HOWARD DIX WROTE a letter to Berg on December 22 that sounds more like a note from father to son than spymaster to spy. “It is our hope that you will have an interesting time at your present location,” he said at one point. Referring to Berg’s $800 raise, he instructed, “You should now feel like a millionaire.” And then in closing came, “May you have lots of fun doing the work.” Mixing lighthearted sentiment with secret business was a specialty in the devotedly collegial OSS, but in fact, Berg did live it up for the rest of the war, and his nearly constant companion in play was Paul Scherrer.
There were several reasons for this friendship, and chief among them was Scherrer’s boundless enthusiasm for the United States. Scherrer had returned from his first visit there, in the late 1920s, brimming with praise for everything American, from the physics to the theater to the chewing gum. After that, he began encouraging former students to go to the U.S. “Everything from America is good” was Scherrer’s assistant Georg B
usch’s dry assessment of his boss. Scherrer’s daughter, Ines Jucker, agrees. “That Moe Berg was an American and was a way for [my father] to help America was what interested him about Berg,” she says. “He was interested in the progress of physics.”

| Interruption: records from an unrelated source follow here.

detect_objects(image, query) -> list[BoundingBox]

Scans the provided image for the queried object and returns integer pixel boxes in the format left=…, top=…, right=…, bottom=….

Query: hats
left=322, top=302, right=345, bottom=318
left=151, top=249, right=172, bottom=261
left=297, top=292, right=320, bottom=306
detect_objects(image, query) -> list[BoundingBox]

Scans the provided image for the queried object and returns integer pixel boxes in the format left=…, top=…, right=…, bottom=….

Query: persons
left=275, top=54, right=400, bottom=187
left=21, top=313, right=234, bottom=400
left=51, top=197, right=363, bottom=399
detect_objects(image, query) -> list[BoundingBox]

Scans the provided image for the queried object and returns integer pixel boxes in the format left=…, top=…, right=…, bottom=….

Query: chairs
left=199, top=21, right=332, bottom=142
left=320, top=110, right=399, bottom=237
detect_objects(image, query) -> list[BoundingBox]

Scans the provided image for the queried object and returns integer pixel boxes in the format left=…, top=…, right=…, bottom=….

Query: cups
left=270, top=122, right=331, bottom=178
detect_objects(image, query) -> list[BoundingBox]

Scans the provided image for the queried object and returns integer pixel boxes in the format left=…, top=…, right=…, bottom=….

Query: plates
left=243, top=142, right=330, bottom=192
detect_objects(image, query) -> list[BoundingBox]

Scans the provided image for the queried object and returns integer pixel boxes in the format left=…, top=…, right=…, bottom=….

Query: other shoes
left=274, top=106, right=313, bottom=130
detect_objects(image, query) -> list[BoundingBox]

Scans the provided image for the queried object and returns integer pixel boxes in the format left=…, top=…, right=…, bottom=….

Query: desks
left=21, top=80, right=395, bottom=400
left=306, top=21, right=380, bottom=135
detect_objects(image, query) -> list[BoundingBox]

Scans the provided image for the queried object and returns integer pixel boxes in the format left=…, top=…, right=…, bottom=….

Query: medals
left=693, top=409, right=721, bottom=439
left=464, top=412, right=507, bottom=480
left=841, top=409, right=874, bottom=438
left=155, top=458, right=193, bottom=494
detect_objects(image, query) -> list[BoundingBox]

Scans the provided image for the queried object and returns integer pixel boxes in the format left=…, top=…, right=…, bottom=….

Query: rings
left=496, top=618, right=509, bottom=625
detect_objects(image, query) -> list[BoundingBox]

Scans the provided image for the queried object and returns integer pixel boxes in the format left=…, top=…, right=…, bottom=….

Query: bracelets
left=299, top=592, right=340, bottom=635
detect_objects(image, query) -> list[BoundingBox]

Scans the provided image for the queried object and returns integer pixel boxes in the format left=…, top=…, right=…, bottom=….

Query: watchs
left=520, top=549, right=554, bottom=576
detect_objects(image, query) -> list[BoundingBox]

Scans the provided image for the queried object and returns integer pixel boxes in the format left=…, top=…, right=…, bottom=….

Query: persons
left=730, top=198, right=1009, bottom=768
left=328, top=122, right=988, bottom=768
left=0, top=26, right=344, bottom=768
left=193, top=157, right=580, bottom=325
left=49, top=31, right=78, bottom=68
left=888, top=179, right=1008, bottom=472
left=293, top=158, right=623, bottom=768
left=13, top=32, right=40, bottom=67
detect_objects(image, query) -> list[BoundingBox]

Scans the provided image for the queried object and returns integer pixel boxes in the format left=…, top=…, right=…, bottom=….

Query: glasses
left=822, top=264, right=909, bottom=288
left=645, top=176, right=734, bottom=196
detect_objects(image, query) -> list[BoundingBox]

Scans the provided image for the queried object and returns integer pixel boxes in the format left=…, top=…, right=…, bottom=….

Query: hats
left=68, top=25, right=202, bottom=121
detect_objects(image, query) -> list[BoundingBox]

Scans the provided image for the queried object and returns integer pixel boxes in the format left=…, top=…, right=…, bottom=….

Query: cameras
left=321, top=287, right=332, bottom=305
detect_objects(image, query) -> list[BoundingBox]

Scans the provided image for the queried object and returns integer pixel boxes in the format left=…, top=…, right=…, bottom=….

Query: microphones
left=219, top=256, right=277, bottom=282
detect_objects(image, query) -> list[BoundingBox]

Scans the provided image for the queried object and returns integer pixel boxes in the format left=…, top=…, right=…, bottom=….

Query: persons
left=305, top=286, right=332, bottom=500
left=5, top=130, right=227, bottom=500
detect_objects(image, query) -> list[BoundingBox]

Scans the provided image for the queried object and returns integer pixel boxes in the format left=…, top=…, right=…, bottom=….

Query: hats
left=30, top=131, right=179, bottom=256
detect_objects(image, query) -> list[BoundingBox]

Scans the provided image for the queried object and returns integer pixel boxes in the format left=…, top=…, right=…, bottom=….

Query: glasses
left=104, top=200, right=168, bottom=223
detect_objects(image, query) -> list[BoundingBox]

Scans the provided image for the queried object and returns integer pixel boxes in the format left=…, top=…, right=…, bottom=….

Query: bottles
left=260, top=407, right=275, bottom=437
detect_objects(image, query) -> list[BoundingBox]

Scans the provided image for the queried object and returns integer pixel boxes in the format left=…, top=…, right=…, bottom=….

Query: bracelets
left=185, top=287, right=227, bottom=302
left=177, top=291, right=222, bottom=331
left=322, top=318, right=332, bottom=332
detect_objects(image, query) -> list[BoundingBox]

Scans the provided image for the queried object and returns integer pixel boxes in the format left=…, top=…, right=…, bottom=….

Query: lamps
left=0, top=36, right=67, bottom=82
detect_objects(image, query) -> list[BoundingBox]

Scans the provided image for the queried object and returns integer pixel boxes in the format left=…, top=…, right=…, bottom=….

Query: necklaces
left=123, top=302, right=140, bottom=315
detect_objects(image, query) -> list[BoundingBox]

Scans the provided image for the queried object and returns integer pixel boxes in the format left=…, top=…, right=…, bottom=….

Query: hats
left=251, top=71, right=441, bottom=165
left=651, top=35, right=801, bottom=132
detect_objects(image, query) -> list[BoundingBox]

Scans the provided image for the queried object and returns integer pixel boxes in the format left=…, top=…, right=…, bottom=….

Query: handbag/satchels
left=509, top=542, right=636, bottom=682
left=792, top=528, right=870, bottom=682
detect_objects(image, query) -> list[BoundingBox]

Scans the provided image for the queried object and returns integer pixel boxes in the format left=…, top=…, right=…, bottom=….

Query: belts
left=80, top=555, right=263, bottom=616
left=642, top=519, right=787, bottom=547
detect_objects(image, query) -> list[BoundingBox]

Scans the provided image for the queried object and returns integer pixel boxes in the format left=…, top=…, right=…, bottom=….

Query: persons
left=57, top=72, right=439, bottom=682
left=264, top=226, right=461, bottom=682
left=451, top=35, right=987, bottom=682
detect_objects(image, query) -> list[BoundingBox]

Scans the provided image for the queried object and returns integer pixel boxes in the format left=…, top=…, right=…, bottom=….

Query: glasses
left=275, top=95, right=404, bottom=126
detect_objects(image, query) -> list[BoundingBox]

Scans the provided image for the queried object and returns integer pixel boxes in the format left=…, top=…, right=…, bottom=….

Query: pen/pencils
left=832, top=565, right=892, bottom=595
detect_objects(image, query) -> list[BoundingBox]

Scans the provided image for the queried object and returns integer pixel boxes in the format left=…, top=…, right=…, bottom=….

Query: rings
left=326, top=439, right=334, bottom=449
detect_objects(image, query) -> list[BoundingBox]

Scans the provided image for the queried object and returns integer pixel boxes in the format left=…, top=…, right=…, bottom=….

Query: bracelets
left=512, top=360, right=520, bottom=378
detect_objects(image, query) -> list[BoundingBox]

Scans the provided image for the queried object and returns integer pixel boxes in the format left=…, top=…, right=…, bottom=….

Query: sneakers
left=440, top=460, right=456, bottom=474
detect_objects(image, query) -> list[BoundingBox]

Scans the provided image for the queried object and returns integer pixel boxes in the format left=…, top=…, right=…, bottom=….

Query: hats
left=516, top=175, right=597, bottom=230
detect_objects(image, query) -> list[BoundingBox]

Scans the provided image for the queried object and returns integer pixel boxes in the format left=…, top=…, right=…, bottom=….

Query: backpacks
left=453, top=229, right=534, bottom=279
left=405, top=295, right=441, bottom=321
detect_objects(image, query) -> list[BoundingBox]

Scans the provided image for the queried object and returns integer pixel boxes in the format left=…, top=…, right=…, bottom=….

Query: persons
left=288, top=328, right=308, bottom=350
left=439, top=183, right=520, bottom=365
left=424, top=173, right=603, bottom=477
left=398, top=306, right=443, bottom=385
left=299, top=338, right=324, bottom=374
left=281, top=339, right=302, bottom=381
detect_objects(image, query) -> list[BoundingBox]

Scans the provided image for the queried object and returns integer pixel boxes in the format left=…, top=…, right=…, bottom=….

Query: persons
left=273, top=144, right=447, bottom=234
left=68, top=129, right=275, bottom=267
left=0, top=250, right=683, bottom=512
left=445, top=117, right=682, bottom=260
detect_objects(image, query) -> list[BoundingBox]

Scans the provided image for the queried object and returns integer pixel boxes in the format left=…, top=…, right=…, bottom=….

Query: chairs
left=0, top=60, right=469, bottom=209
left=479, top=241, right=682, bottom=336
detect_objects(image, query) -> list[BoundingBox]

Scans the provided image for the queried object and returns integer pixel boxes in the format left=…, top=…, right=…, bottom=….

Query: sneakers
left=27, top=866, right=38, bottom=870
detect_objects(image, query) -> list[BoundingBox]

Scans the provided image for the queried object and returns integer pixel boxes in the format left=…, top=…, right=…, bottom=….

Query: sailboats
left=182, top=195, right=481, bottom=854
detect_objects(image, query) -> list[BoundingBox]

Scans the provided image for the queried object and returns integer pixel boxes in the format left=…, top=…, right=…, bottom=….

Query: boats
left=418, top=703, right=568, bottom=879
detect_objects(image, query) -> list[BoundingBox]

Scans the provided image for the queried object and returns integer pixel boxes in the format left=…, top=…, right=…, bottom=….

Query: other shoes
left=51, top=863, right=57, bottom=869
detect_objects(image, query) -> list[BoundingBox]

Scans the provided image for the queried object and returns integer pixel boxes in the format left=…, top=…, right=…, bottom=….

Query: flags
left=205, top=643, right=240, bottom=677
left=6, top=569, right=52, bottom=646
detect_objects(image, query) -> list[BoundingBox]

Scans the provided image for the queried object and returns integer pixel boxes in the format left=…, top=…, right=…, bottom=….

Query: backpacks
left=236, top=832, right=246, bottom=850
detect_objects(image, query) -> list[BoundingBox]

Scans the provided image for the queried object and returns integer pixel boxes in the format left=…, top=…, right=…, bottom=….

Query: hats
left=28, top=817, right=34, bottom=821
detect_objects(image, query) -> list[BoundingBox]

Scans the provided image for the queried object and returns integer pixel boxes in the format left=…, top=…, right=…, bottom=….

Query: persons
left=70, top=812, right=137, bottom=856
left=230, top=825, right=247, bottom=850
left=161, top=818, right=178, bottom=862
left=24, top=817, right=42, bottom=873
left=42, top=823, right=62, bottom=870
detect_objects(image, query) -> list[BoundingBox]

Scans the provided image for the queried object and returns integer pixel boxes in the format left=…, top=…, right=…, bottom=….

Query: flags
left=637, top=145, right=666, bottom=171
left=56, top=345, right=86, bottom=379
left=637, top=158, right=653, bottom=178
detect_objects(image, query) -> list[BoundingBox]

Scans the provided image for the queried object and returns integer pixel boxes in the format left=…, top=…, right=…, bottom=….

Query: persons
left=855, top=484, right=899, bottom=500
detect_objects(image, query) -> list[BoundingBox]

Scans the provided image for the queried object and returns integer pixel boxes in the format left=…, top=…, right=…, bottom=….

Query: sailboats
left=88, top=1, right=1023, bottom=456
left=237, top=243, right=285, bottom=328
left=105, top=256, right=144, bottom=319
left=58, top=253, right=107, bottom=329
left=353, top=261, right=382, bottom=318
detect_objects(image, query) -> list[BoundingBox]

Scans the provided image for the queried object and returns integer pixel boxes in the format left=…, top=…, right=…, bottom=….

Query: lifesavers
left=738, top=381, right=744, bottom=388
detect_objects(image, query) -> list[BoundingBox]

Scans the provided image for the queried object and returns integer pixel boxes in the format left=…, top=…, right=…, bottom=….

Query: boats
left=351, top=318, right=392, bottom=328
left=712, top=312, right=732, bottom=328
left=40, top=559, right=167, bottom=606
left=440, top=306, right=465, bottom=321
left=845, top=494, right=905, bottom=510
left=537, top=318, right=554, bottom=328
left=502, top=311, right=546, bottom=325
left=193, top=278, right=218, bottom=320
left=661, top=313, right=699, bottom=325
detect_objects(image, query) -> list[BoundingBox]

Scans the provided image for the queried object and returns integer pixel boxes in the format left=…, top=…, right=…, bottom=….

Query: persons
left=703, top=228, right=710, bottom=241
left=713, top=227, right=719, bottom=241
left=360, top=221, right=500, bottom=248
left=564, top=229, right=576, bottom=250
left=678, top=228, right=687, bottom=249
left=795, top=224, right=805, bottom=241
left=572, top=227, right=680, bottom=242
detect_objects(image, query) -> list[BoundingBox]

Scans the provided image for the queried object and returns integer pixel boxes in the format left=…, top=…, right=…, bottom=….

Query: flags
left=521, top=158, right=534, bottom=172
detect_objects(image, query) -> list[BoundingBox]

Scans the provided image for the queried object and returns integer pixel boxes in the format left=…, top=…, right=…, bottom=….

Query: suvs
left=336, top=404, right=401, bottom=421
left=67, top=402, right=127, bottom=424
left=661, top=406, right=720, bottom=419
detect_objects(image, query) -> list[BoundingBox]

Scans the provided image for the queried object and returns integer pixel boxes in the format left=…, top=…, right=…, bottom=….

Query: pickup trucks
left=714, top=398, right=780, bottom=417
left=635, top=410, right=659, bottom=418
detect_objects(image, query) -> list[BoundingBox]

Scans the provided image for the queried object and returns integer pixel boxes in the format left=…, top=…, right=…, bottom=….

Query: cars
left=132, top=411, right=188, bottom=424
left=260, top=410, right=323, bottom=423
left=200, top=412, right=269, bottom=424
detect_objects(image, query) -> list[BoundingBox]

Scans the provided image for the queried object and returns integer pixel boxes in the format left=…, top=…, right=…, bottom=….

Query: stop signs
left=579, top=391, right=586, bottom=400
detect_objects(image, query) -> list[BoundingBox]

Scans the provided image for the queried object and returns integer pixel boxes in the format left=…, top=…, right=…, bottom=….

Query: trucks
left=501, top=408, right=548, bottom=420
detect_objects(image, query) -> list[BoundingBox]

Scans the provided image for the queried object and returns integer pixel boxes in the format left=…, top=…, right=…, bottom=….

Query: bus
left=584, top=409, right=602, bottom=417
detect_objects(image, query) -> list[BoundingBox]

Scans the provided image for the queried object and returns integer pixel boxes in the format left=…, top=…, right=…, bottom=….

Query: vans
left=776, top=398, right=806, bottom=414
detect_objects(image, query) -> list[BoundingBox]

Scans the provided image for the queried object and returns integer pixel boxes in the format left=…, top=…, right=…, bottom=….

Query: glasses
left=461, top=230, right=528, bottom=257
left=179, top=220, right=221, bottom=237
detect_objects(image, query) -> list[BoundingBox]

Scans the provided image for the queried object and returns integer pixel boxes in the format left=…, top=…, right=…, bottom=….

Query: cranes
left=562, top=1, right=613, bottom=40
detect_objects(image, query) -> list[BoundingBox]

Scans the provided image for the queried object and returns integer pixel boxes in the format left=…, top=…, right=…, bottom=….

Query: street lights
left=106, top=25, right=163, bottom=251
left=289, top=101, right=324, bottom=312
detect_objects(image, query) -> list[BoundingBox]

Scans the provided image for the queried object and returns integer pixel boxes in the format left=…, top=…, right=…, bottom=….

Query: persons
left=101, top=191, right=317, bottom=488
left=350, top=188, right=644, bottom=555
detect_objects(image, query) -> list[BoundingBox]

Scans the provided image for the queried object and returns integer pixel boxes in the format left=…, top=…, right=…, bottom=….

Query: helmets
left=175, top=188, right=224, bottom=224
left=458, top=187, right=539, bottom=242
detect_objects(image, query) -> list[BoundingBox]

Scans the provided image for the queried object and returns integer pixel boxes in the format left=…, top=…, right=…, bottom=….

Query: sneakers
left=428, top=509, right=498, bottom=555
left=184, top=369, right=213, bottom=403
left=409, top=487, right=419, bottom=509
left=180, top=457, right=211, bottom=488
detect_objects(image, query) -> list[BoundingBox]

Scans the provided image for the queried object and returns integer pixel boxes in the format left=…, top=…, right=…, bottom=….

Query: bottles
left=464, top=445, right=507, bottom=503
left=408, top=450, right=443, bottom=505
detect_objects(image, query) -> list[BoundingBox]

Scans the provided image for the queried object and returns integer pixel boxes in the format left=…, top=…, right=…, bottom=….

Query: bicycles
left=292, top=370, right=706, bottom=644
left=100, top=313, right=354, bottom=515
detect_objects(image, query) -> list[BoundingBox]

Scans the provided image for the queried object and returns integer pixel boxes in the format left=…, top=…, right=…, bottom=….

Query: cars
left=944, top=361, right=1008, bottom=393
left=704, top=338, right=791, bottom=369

If affection for America prompted Scherrer to supply information to the U.S., it was Moe Berg who put him at ease while doing so. Scherrer had been assisting Allen Dulles and Frederick Reed Loufbourow before meeting Berg, but Scherrer was not always comfortable with them. He and Berg were more compatible. Scherrer was not Jewish, but he was more than tolerant of Jews. There were several German Jewish refugees working illegally in the ETH physics department, and Scherrer protected them from the Swiss police and from pro-Nazi colleagues. Personally, Berg and Scherrer shared the near-contradictory qualities of being both secretive and ebullient. “When my father and Berg were together, they were always alike, they were fun,” says Ines Jucker. “Both liked bicycling, swimming, and a good late dinner. Berg would always say, ‘We will have good food!’ ” And they were simpatico in at least one more respect. Both were fiends for newspapers, happily beginning their day with as many as could be supplied.
Berg took a room in a hotel not far from Scherrer’s house, and apparently came to know him during frequent meetings at three places in Zurich: Scherrer’s home, his office at the ETH, and the Kronenhalle, Scherrer’s favorite Zurich restaurant. Hulda Zunnsteg operated the Kronenhalle for sixty-four years, during which it became, in equal parts, literary café, art gallery, and purveyor of exquisite European cooking. Zunnsteg had a fondness—and an eye—for good painters, and they liked her, too. Among the regulars who ate the Kronenhalle’s rich chocolate mousse and supplied the no-less-renowned wall decorations were Marc Chagall, Joan Miró, Georges Braque, and Henri Matisse. In the bar are two Picasso paintings and a series of lamps designed by Giacometti. Between 1915 and 1919, a table was reserved for a visiting writer from Ireland, and every day James Joyce would come in, sit down, and scribble away at Ulysses. Between 1912 and 1916, Albert Einstein held colloquiums with his students in the billiard room upstairs. Berg’s pocket full of OSS-issue Swiss francs made it easy to repair there often.